Startling/Disturbing/Surprising Fact or Statement
Hook:
It is not easy to cut through a human
head with a hacksaw.
The blade kept snagging the skin, and
slipping off the smooth base of the forehead. If I made a mistake, I slid to
one side or the other, and I would not saw precisely down the center of the
nose, the mouth, the chin, the throat. It required tremendous concentration. I
had to pay close attention, and at the same time I could not really acknowledge
what I was doing, because it was so horrible.
-- opening of
Michael Crichton’s essay “Cadaver” in Travels
Character or Setting Description Hook:
Father was a stern straight man.
Straight legs and shoulders; straight side-trim to his beard, the ends of which
were straight-cut across his chest. From under heavy eyebrows his look was
direct, though once in a rare while a little twinkle forced its way through.
Then something was likely to happen. Our family had to whiz around Father like
a top round its peg.
-- opening of
Emily Carr’s essay “Time” in The Growing
Pains: The Autobiography of Emily Carr
Rhetorical Question Hook:
What did I see that night I peered
through the slots of the blinds covering the glass on my grandmother’s door?
Was it the eyes of some poor dog or cat stranded in the sudden downpour of the
thunderstorm, or was it my own psychic twin here to frighten me into being a
more obedient child?
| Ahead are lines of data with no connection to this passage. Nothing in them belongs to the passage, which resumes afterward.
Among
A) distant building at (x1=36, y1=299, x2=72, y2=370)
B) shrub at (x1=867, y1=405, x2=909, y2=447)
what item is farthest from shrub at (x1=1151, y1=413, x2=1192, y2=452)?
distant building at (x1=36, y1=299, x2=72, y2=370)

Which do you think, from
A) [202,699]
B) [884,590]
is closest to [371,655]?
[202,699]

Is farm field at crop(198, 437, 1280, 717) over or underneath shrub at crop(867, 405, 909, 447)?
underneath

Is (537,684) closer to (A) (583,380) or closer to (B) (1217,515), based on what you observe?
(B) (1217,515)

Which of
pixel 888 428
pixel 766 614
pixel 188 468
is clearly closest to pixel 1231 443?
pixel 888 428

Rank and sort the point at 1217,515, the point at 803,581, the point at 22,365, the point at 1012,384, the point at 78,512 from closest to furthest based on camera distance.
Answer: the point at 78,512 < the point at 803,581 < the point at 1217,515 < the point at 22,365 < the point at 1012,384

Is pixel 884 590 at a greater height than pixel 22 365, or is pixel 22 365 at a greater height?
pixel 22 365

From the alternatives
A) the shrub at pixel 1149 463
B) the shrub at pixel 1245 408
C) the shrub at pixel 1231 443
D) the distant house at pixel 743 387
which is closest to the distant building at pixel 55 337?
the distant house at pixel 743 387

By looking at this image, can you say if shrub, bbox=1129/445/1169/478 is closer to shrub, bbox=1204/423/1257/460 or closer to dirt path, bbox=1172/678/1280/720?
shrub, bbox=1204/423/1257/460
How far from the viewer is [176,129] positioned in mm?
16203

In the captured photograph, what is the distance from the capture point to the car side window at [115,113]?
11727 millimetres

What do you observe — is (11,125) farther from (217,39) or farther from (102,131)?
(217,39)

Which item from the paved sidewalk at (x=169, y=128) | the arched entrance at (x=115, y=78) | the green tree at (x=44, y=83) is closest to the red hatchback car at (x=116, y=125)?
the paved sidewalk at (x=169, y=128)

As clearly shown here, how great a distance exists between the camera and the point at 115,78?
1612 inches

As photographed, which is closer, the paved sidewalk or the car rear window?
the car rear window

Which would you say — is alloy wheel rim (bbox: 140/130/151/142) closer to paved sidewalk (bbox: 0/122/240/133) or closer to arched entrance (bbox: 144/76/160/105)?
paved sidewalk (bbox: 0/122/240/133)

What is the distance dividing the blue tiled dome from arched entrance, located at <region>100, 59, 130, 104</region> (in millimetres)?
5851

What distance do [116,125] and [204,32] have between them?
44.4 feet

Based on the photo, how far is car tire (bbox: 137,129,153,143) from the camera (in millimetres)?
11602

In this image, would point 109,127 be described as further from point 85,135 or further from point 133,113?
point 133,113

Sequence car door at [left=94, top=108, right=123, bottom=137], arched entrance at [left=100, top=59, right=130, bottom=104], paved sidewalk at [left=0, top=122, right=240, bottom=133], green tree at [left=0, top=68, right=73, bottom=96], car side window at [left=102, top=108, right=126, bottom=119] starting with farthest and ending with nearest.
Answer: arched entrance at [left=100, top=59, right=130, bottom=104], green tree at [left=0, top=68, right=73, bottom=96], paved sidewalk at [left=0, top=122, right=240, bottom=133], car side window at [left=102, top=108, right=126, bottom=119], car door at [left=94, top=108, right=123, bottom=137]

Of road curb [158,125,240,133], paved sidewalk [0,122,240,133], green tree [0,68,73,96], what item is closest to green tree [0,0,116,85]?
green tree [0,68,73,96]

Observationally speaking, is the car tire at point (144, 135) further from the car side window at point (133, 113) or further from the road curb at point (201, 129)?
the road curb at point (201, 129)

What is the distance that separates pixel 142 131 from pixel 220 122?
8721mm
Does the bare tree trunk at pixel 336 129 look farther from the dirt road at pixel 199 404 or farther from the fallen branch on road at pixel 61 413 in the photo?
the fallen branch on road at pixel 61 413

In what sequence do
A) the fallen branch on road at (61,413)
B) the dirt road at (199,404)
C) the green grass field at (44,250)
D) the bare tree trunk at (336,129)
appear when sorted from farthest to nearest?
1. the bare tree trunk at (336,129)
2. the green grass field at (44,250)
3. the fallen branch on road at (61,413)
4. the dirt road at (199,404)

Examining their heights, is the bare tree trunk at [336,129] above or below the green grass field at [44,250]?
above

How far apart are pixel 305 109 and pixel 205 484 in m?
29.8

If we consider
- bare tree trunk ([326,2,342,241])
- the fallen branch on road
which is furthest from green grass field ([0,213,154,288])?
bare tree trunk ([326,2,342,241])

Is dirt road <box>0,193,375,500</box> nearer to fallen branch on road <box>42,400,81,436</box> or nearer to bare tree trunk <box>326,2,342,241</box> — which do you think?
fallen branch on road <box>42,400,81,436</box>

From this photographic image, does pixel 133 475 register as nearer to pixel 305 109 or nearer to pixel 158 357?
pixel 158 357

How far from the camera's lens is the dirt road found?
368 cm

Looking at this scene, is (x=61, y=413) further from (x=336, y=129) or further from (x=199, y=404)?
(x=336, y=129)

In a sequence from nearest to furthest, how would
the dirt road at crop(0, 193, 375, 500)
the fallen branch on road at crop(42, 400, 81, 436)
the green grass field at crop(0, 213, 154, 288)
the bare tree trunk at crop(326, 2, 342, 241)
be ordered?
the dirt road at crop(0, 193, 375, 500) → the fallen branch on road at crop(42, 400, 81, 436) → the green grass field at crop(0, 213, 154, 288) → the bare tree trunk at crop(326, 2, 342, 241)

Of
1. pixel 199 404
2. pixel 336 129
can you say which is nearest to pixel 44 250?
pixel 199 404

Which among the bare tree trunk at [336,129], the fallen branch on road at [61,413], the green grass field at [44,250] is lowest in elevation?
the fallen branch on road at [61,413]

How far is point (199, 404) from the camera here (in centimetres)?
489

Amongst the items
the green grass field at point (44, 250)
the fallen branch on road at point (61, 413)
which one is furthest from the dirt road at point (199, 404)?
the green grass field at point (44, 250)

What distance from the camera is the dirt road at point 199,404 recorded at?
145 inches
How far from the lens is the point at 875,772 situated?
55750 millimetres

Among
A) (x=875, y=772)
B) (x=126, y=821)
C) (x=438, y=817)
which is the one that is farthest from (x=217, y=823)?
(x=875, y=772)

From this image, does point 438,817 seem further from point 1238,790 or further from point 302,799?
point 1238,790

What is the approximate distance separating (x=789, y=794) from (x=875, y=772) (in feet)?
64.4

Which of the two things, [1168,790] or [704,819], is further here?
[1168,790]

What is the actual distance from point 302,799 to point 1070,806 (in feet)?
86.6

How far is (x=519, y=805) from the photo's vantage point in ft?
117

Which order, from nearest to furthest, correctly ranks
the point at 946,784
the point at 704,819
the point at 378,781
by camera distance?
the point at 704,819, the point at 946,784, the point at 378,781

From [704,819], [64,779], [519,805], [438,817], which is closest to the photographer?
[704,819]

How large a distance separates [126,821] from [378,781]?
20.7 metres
To this day, I do not know.
Apt Quotation Hook:
When
I remember what Oscar Wilde wrote in “The Critic as an Artist,” that “there is
no sin except stupidity,” I have to admit that my brother is the most sinful
person in the world.
From our earliest days, he was the
dupe of the most amazing schemes, but perhaps the most serious and therefore
most sinful of all was that incident where he . . .
End-of-the-Story Hook:
The shackles the police officers had
placed around my wrists chilled me farther than the bone—it froze me to the soul.
The lifeless body lied next to my feet. Blood still stuck to my feet as I
walked out of my home and the freedom I had once taken for granted.